▼

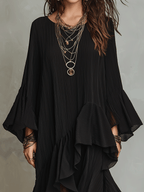 Elegante vestido midi bohemio negro asimétrico con pliegues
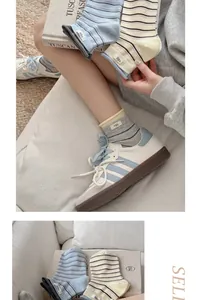 Close-up of soft combed cotton crew socks with colorful stripes and egg label detail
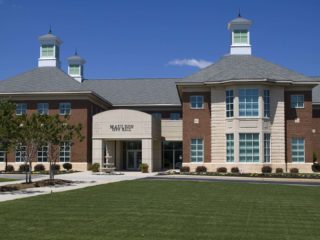 GVL A two-story brick and stone building with large windows, two cupolas on the roof, and a manicured green lawn in front, under a clear blue sky—showcasing the City Council’s commitment to a Mauldin budget with no tax increase.
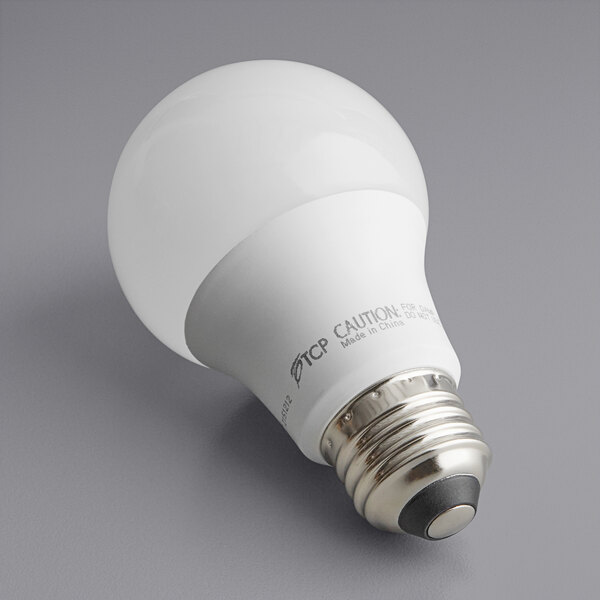 A TCP 9W LED light bulb with a white base and label on a gray surface.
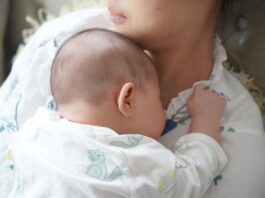 A Newborn Baby Lying on Her Mother's Chest // Healthier Baby Today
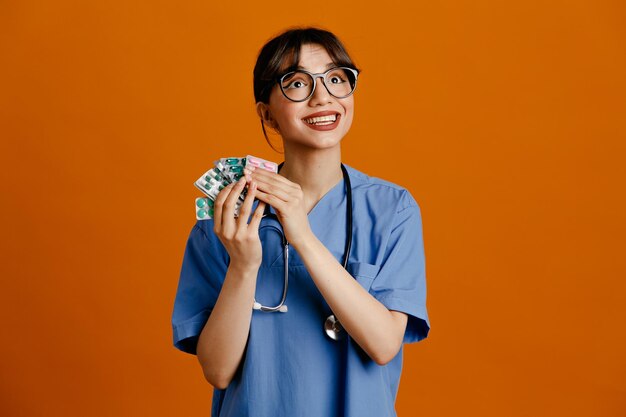 Smiling holding pills young female doctor wearing uniform fith stethoscope isolated on orange background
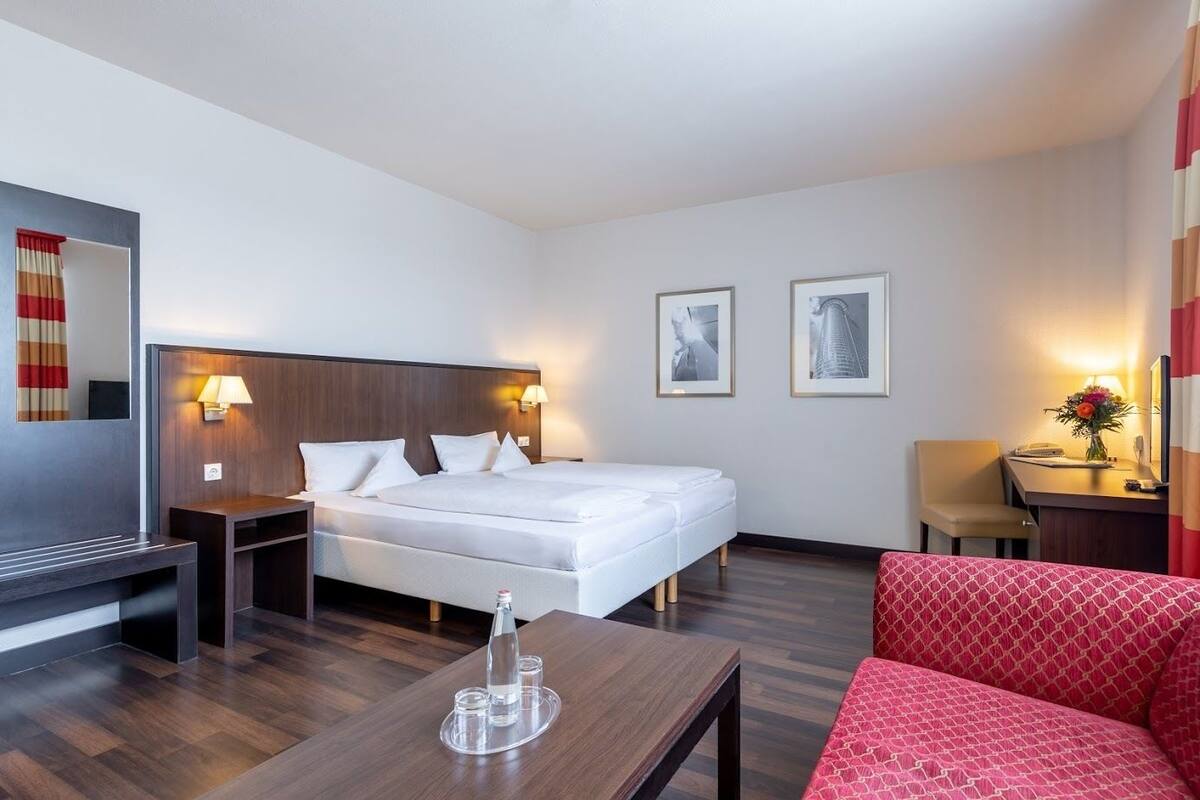 A hotel room with a bed, bedside tables, a desk, a chair, and a red sofa.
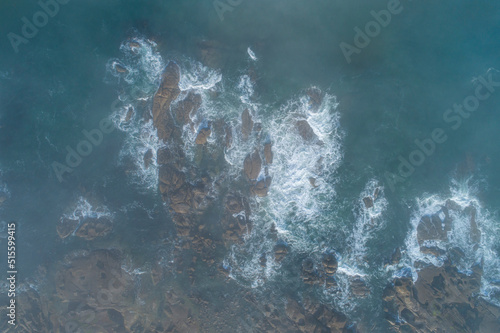 aerial view of some waves on the rocky shore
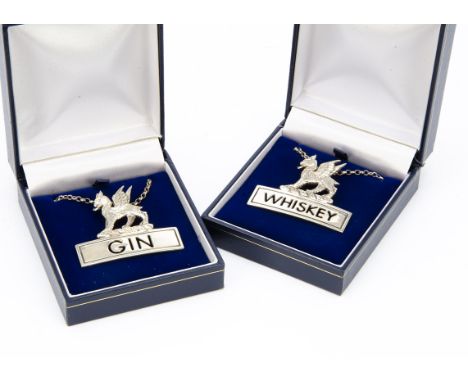 A 1990s pair of silver decanter labels from JHC, one for Gin, the other Whiskey, both with griffins, very good condition, 4cm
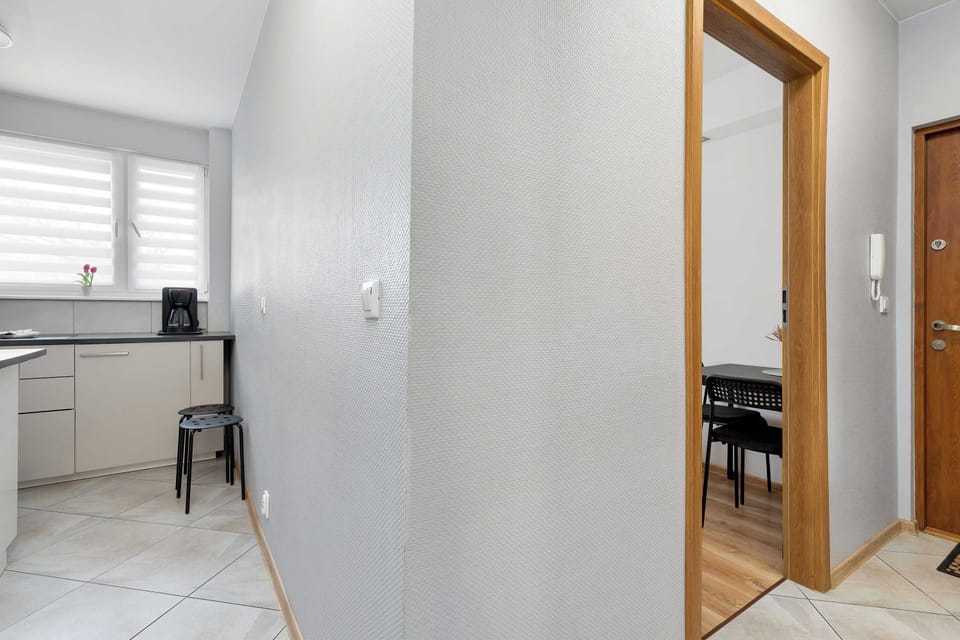 The narrow hallway features light-colored walls and leads toward the kitchen area. A wooden door frame opens into another room with wooden flooring.
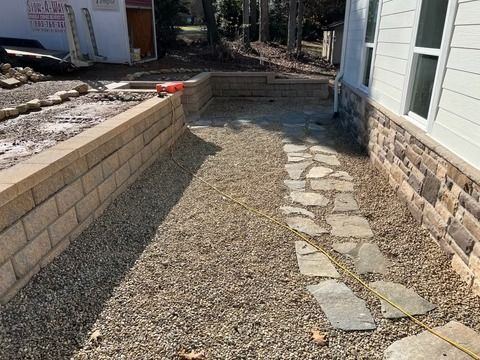 Gravel walkway beside a house with stone edging and a stepping-stone path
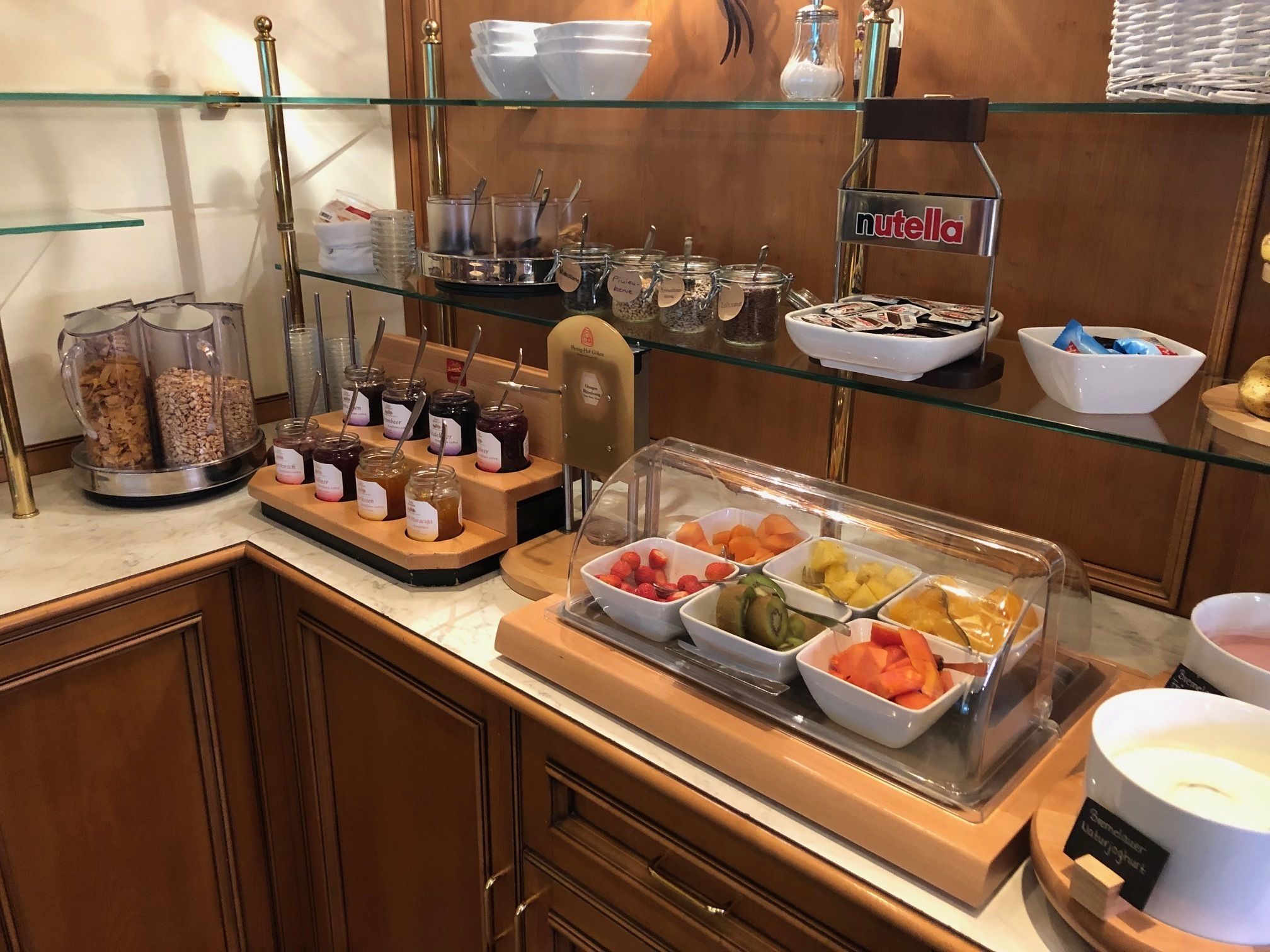 Un bufé con diversos alimentos, incluyendo frascos de pastas, tazones de frutas y un dispensador de Nutella.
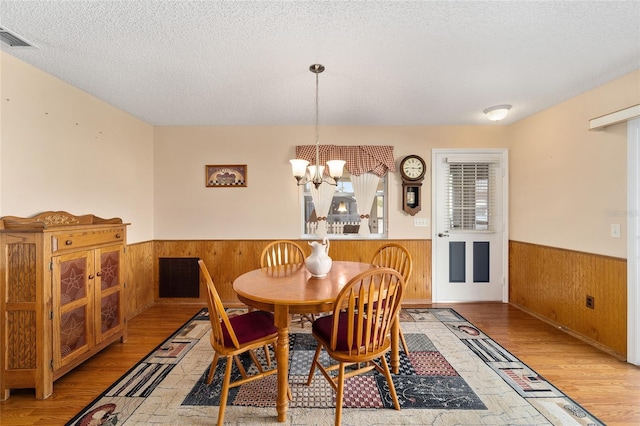 dining room with a textured ceiling, a chandelier, and light wood-type flooring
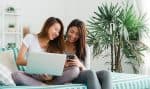 Beautiful young asian women LGBT lesbian happy couple sitting on sofa buying online using laptop a computer and phone in living room at home. LGBT lesbian couple together indoors concept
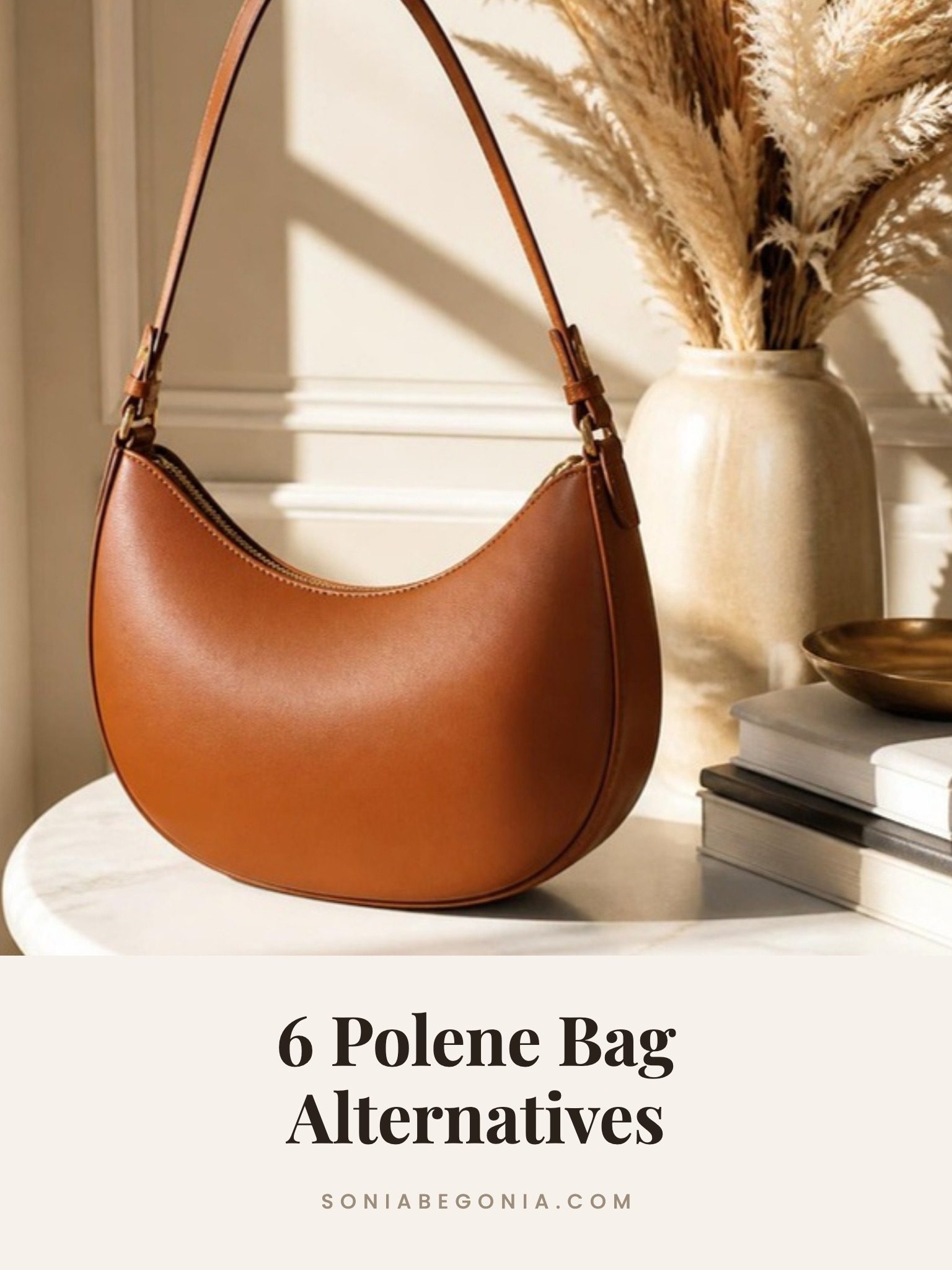 Polene bag alternatives: a caramel leather half moon shoulder bag on a white marble table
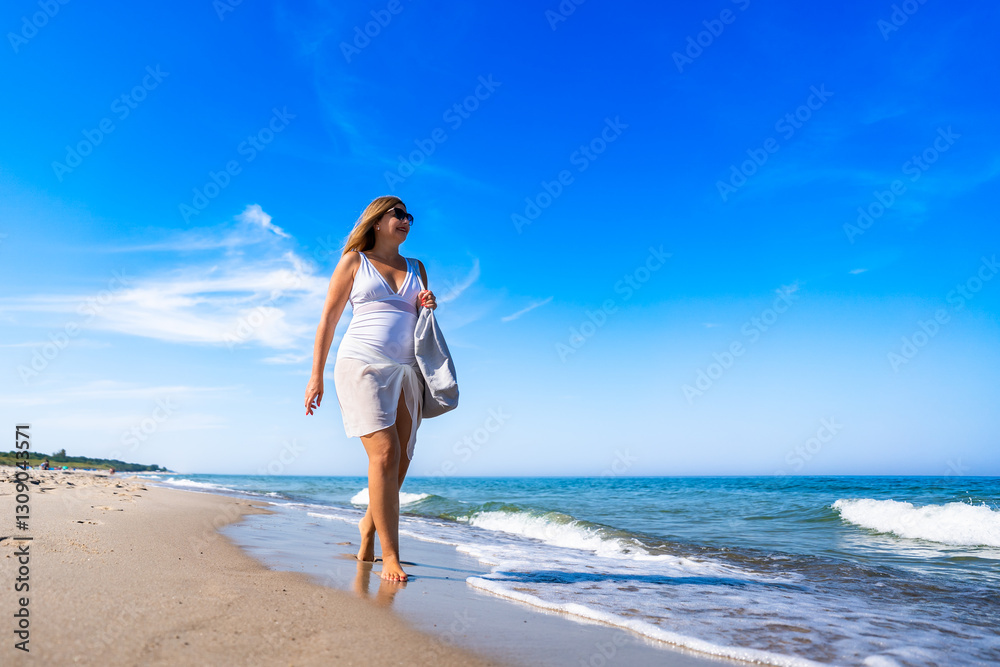 Summer vacation by sea. Beautiful elegant middle aged woman tourist with beach bag walking along sea on sandy beach on sunny day. Front view Summer vacation by sea. Beautiful elegant middle aged woman tourist with beach bag walking along sea on sandy beach on sunny day. Front view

▲

Please copy exactly the lines from the one containing "dining room with" through the last line of the records above, both included, and leave out any pictures.

*TASK ANSWER*:
 dining room with a textured ceiling, a chandelier, and light wood-type flooring
 Beautiful young asian women LGBT lesbian happy couple sitting on sofa buying online using laptop a computer and phone in living room at home. LGBT lesbian couple together indoors concept
 Polene bag alternatives: a caramel leather half moon shoulder bag on a white marble table
 Summer vacation by sea. Beautiful elegant middle aged woman tourist with beach bag walking along sea on sandy beach on sunny day. Front view Summer vacation by sea. Beautiful elegant middle aged woman tourist with beach bag walking along sea on sandy beach on sunny day. Front view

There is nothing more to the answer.